◆ Dataset extract:

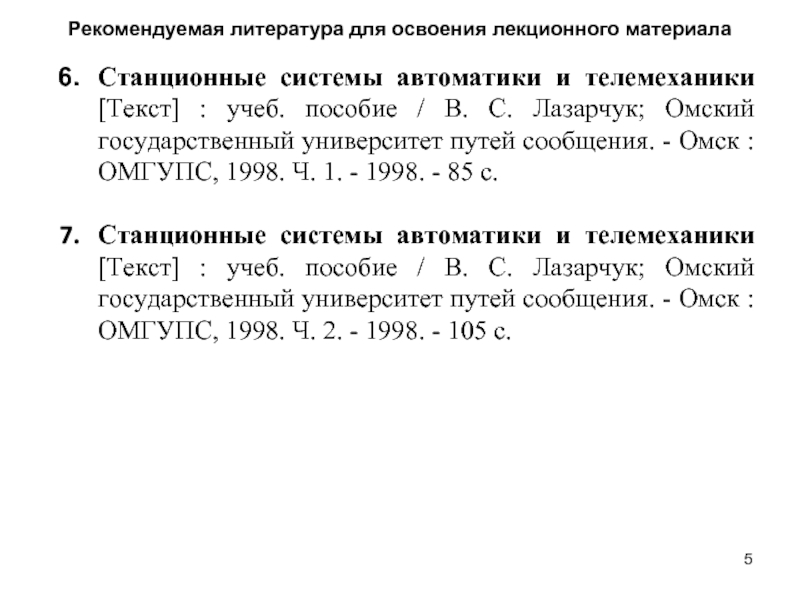 Рекомендуемая литература для освоения лекционного материала

6. Станционные системы автоматики и телемеханики [Текст] : учеб. пособие / В. С. Лазарчук; Омский государственный университет путей сообщения. - Омск : ОМГУПС, 1998. Ч. 1. - 1998. - 85 с.

7. Станционные системы автоматики и телемеханики [Текст] : учеб. пособие / В. С. Лазарчук; Омский государственный университет путей сообщения. - Омск : ОМГУПС, 1998. Ч. 2. - 1998. - 105 с.

5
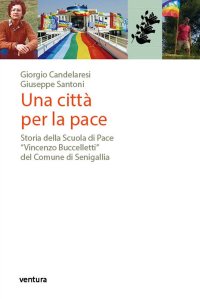 Giorgio Candelaresi
Giuseppe Santoni

Una città per la pace

Storia della Scuola di Pace "Vincenzo Buccelletti" del Comune di Senigallia

ventura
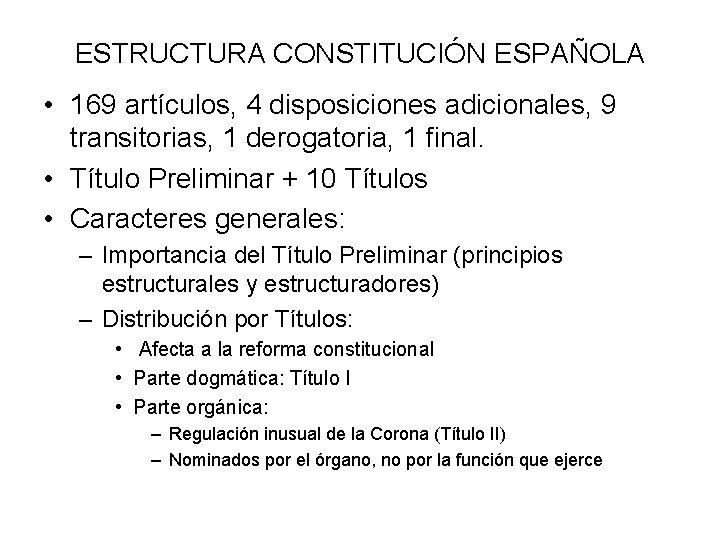 ESTRUCTURA CONSTITUCIÓN ESPAÑOLA

• 169 artículos, 4 disposiciones adicionales, 9 transitorias, 1 derogatoria, 1 final.
• Título Preliminar + 10 Títulos
• Caracteres generales:
– Importancia del Título Preliminar (principios estructurales y estructuradores)
– Distribución por Títulos:
• Afecta a la reforma constitucional
• Parte dogmática: Título I
• Parte orgánica:
– Regulación inusual de la Corona (Título II)
– Nominados por el órgano, no por la función que ejerce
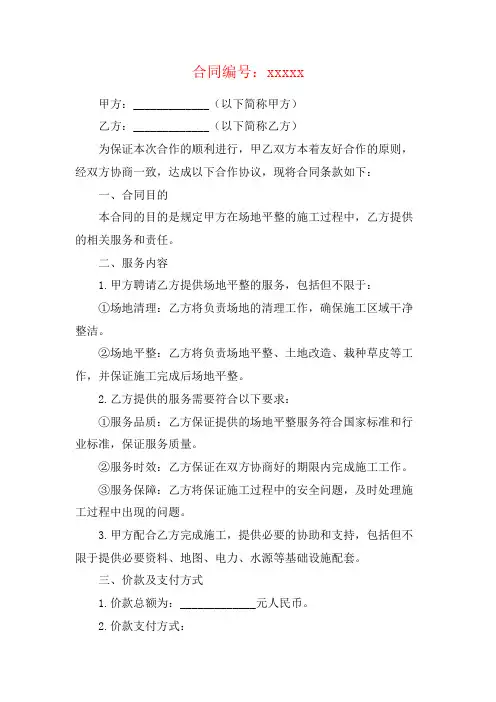 合同编号：xxxxx

甲方：____________（以下简称甲方）

乙方：____________（以下简称乙方）

为保证本次合作的顺利进行，甲乙双方本着友好合作的原则，经双方协商一致，达成以下合作协议，现将合同条款如下：

一、合同目的

本合同的目的是规定甲方在场地平整的施工过程中，乙方提供的相关服务和责任。

二、服务内容

1.甲方聘请乙方提供场地平整的服务，包括但不限于：

①场地清理：乙方将负责场地的清理工作，确保施工区域干净整洁。

②场地平整：乙方将负责场地平整、土地改造、栽种草皮等工作，并保证施工完成后场地平整。

2.乙方提供的服务需要符合以下要求：

①服务品质：乙方保证提供的场地平整服务符合国家标准和行业标准，保证服务质量。

②服务时效：乙方保证在双方协商好的期限内完成施工工作。

③服务保障：乙方将保证施工过程中的安全问题，及时处理施工过程中出现的问题。

3.甲方配合乙方完成施工，提供必要的协助和支持，包括但不限于提供必要资料、地图、电力、水源等基础设施配套。

三、价款及支付方式

1.价款总额为：____________元人民币。

2.价款支付方式：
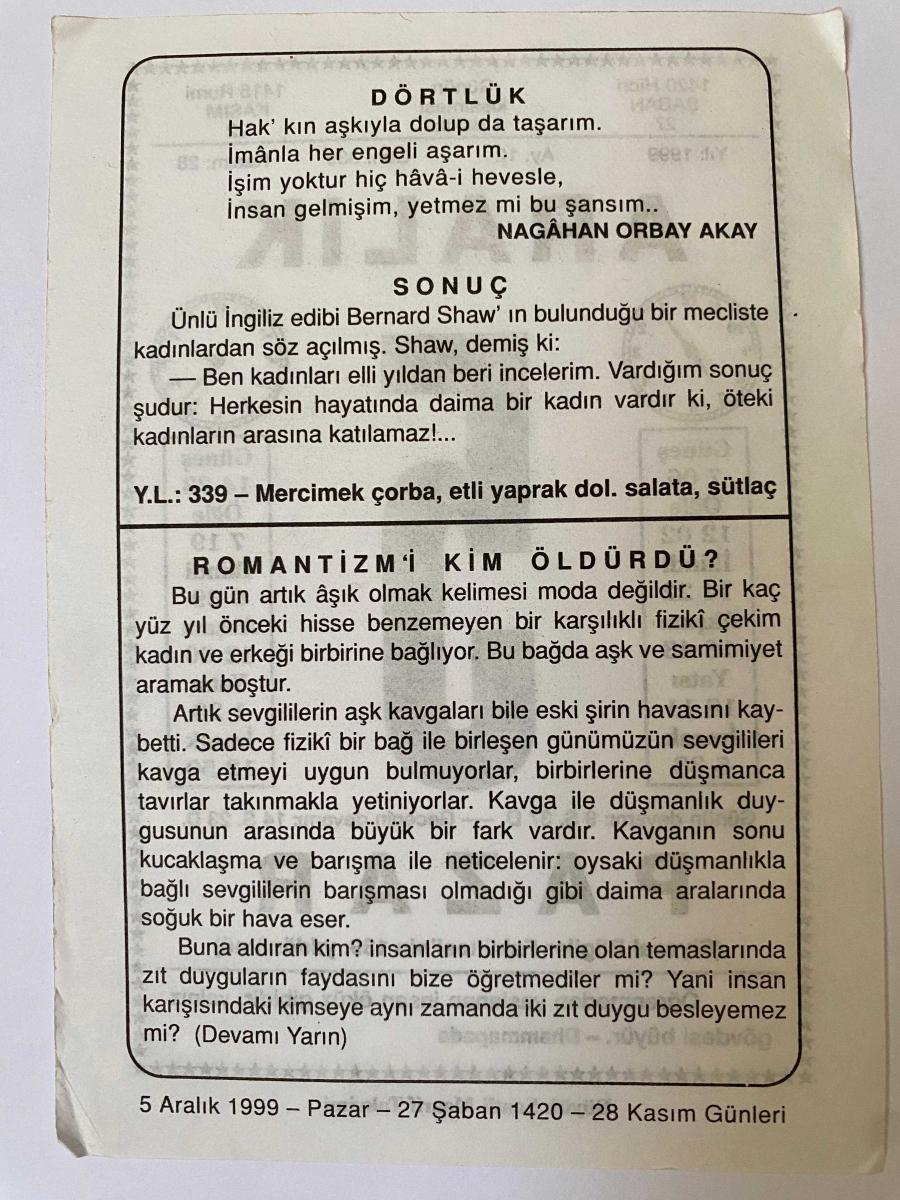 DÖRTLÜK

Hak' kın aşkıyla dolup da taşarım.
İmânla her engeli aşarım.
İşim yoktur hiç hâvâ-i hevesle,
İnsan gelmişim, yetmez mi bu şansım..

NAGÂHAN ORBAY AKAY

SONUÇ

Ünlü İngiliz edibi Bernard Shaw' ın bulunduğu bir mecliste kadınlardan söz açılmış. Shaw, demiş ki:

— Ben kadınları elli yıldan beri incelerim. Vardığım sonuç şudur: Herkesin hayatında daima bir kadın vardır ki, öteki kadınların arasına katılamaz!...

Y.L.: 339 – Mercimek çorba, etli yaprak dol. salata, sütlaç

ROMANTİZM'İ KİM ÖLDÜRDÜ?

Bu gün artık âşık olmak kelimesi moda değildir. Bir kaç yüz yıl önceki hisse benzemeyen bir karşılıklı fizikî çekim kadın ve erkeği birbirine bağlıyor. Bu bağda aşk ve samimiyet aramak boştur.

Artık sevgililerin aşk kavgaları bile eski şirin havasını kaybetti. Sadece fizikî bir bağ ile birleşen günümüzün sevgilileri kavga etmeyi uygun bulmuyorlar, birbirlerine düşmanca tavırlar takınmakla yetiniyorlar. Kavga ile düşmanlık duygusunun arasında büyük bir fark vardır. Kavganın sonu kucaklaşma ve barışma ile neticelenir: oysaki düşmanlıkla bağlı sevgililerin barışması olmadığı gibi daima aralarında soğuk bir hava eser.

Buna aldıran kim? insanların birbirlerine olan temaslarında zıt duyguların faydasını bize öğretmediler mi? Yani insan karışısındaki kimseye aynı zamanda iki zıt duygu besleyemez mi? (Devamı Yarın)

5 Aralık 1999 – Pazar – 27 Şaban 1420 – 28 Kasım Günleri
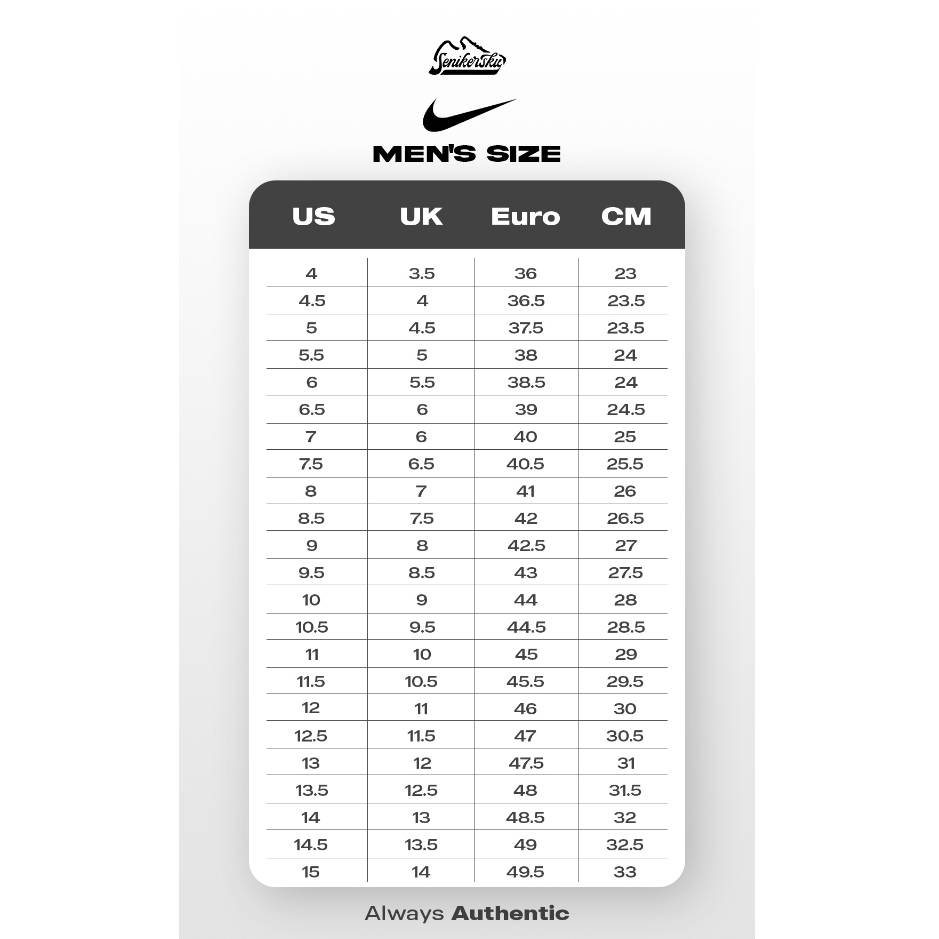 Senikersku

MEN'S SIZE

| US | UK | Euro | CM |
|---|---|---|---|
| 4 | 3.5 | 36 | 23 |
| 4.5 | 4 | 36.5 | 23.5 |
| 5 | 4.5 | 37.5 | 23.5 |
| 5.5 | 5 | 38 | 24 |
| 6 | 5.5 | 38.5 | 24 |
| 6.5 | 6 | 39 | 24.5 |
| 7 | 6 | 40 | 25 |
| 7.5 | 6.5 | 40.5 | 25.5 |
| 8 | 7 | 41 | 26 |
| 8.5 | 7.5 | 42 | 26.5 |
| 9 | 8 | 42.5 | 27 |
| 9.5 | 8.5 | 43 | 27.5 |
| 10 | 9 | 44 | 28 |
| 10.5 | 9.5 | 44.5 | 28.5 |
| 11 | 10 | 45 | 29 |
| 11.5 | 10.5 | 45.5 | 29.5 |
| 12 | 11 | 46 | 30 |
| 12.5 | 11.5 | 47 | 30.5 |
| 13 | 12 | 47.5 | 31 |
| 13.5 | 12.5 | 48 | 31.5 |
| 14 | 13 | 48.5 | 32 |
| 14.5 | 13.5 | 49 | 32.5 |
| 15 | 14 | 49.5 | 33 |

Always Authentic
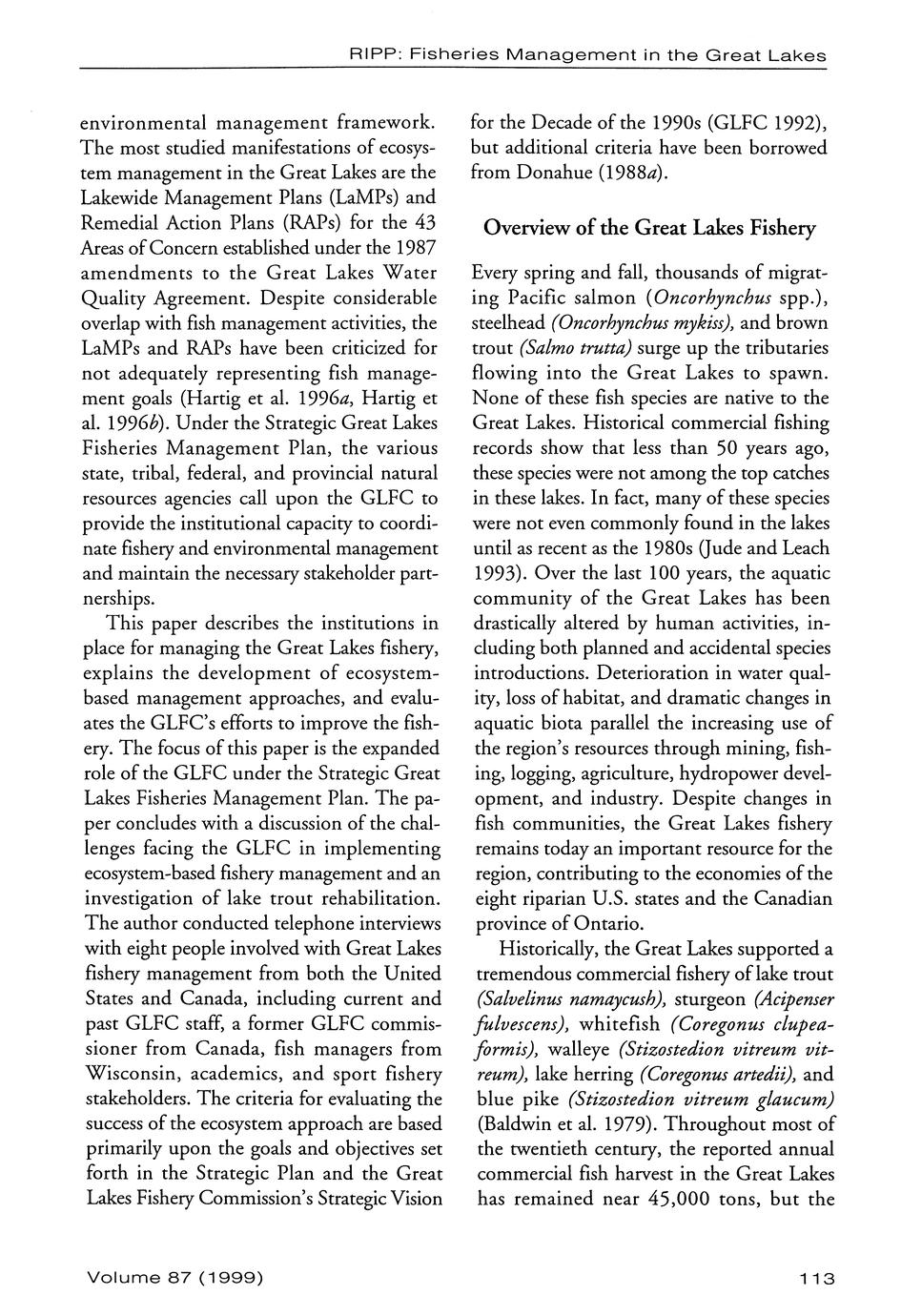 RIPP: Fisheries Management in the Great Lakes

environmental management framework. The most studied manifestations of ecosystem management in the Great Lakes are the Lakewide Management Plans (LaMPs) and Remedial Action Plans (RAPs) for the 43 Areas of Concern established under the 1987 amendments to the Great Lakes Water Quality Agreement. Despite considerable overlap with fish management activities, the LaMPs and RAPs have been criticized for not adequately representing fish management goals (Hartig et al. 1996a, Hartig et al. 1996b). Under the Strategic Great Lakes Fisheries Management Plan, the various state, tribal, federal, and provincial natural resources agencies call upon the GLFC to provide the institutional capacity to coordinate fishery and environmental management and maintain the necessary stakeholder partnerships.

This paper describes the institutions in place for managing the Great Lakes fishery, explains the development of ecosystem-based management approaches, and evaluates the GLFC's efforts to improve the fishery. The focus of this paper is the expanded role of the GLFC under the Strategic Great Lakes Fisheries Management Plan. The paper concludes with a discussion of the challenges facing the GLFC in implementing ecosystem-based fishery management and an investigation of lake trout rehabilitation. The author conducted telephone interviews with eight people involved with Great Lakes fishery management from both the United States and Canada, including current and past GLFC staff, a former GLFC commissioner from Canada, fish managers from Wisconsin, academics, and sport fishery stakeholders. The criteria for evaluating the success of the ecosystem approach are based primarily upon the goals and objectives set forth in the Strategic Plan and the Great Lakes Fishery Commission's Strategic Vision for the Decade of the 1990s (GLFC 1992), but additional criteria have been borrowed from Donahue (1988a).

Overview of the Great Lakes Fishery

Every spring and fall, thousands of migrating Pacific salmon (Oncorhynchus spp.), steelhead (Oncorhynchus mykiss), and brown trout (Salmo trutta) surge up the tributaries flowing into the Great Lakes to spawn. None of these fish species are native to the Great Lakes. Historical commercial fishing records show that less than 50 years ago, these species were not among the top catches in these lakes. In fact, many of these species were not even commonly found in the lakes until as recent as the 1980s (Jude and Leach 1993). Over the last 100 years, the aquatic community of the Great Lakes has been drastically altered by human activities, including both planned and accidental species introductions. Deterioration in water quality, loss of habitat, and dramatic changes in aquatic biota parallel the increasing use of the region's resources through mining, fishing, logging, agriculture, hydropower development, and industry. Despite changes in fish communities, the Great Lakes fishery remains today an important resource for the region, contributing to the economies of the eight riparian U.S. states and the Canadian province of Ontario.

Historically, the Great Lakes supported a tremendous commercial fishery of lake trout (Salvelinus namaycush), sturgeon (Acipenser fulvescens), whitefish (Coregonus clupeaformis), walleye (Stizostedion vitreum vitreum), lake herring (Coregonus artedii), and blue pike (Stizostedion vitreum glaucum) (Baldwin et al. 1979). Throughout most of the twentieth century, the reported annual commercial fish harvest in the Great Lakes has remained near 45,000 tons, but the

Volume 87 (1999)

113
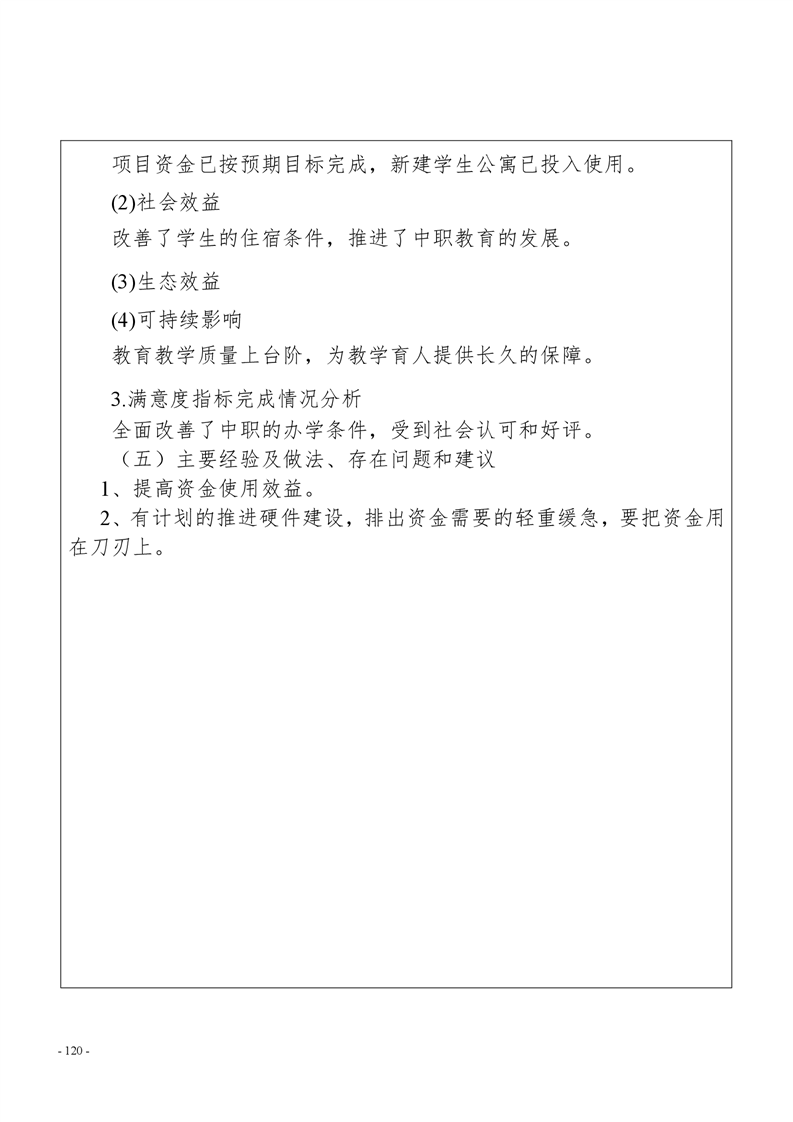 项目资金已按预期目标完成，新建学生公寓已投入使用。

(2)社会效益

改善了学生的住宿条件，推进了中职教育的发展。

(3)生态效益

(4)可持续影响

教育教学质量上台阶，为教学育人提供长久的保障。

3.满意度指标完成情况分析

全面改善了中职的办学条件，受到社会认可和好评。

（五）主要经验及做法、存在问题和建议

1、提高资金使用效益。

2、有计划的推进硬件建设，排出资金需要的轻重缓急，要把资金用在刀刃上。

- 120 -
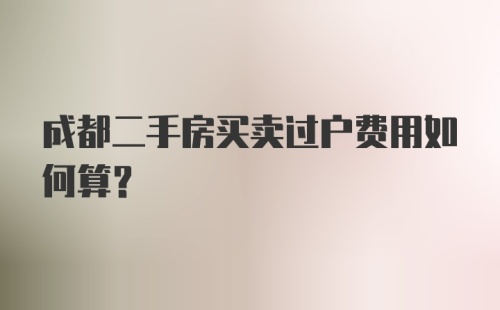 成都二手房买卖过户费用如何算?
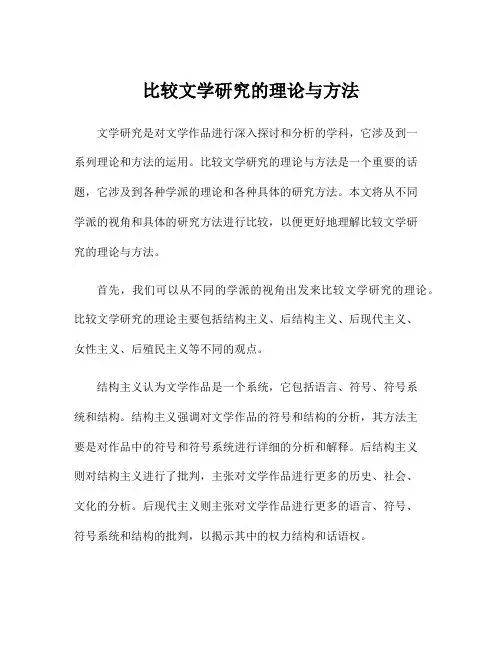 比较文学研究的理论与方法

文学研究是对文学作品进行深入探讨和分析的学科，它涉及到一系列理论和方法的运用。比较文学研究的理论与方法是一个重要的话题，它涉及到各种学派的理论和各种具体的研究方法。本文将从不同学派的视角和具体的研究方法进行比较，以便更好地理解比较文学研究的理论与方法。

首先，我们可以从不同的学派的视角出发来比较文学研究的理论。比较文学研究的理论主要包括结构主义、后结构主义、后现代主义、女性主义、后殖民主义等不同的观点。

结构主义认为文学作品是一个系统，它包括语言、符号、符号系统和结构。结构主义强调对文学作品的符号和结构的分析，其方法主要是对作品中的符号和符号系统进行详细的分析和解释。后结构主义则对结构主义进行了批判，主张对文学作品进行更多的历史、社会、文化的分析。后现代主义则主张对文学作品进行更多的语言、符号、符号系统和结构的批判，以揭示其中的权力结构和话语权。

◆ Action item:
Once the line containing "①场地清理：乙方将负责场地的清理工作，确保施工区域干净整洁。" has been copied, stop; everything from the first line of the data up to it must be copied exactly, without pictures.

◆ Answer box:
 Рекомендуемая литература для освоения лекционного материала

6. Станционные системы автоматики и телемеханики [Текст] : учеб. пособие / В. С. Лазарчук; Омский государственный университет путей сообщения. - Омск : ОМГУПС, 1998. Ч. 1. - 1998. - 85 с.

7. Станционные системы автоматики и телемеханики [Текст] : учеб. пособие / В. С. Лазарчук; Омский государственный университет путей сообщения. - Омск : ОМГУПС, 1998. Ч. 2. - 1998. - 105 с.

5
 Giorgio Candelaresi
Giuseppe Santoni

Una città per la pace

Storia della Scuola di Pace "Vincenzo Buccelletti" del Comune di Senigallia

ventura
 ESTRUCTURA CONSTITUCIÓN ESPAÑOLA

• 169 artículos, 4 disposiciones adicionales, 9 transitorias, 1 derogatoria, 1 final.
• Título Preliminar + 10 Títulos
• Caracteres generales:
– Importancia del Título Preliminar (principios estructurales y estructuradores)
– Distribución por Títulos:
• Afecta a la reforma constitucional
• Parte dogmática: Título I
• Parte orgánica:
– Regulación inusual de la Corona (Título II)
– Nominados por el órgano, no por la función que ejerce
 合同编号：xxxxx

甲方：____________（以下简称甲方）

乙方：____________（以下简称乙方）

为保证本次合作的顺利进行，甲乙双方本着友好合作的原则，经双方协商一致，达成以下合作协议，现将合同条款如下：

一、合同目的

本合同的目的是规定甲方在场地平整的施工过程中，乙方提供的相关服务和责任。

二、服务内容

1.甲方聘请乙方提供场地平整的服务，包括但不限于：

①场地清理：乙方将负责场地的清理工作，确保施工区域干净整洁。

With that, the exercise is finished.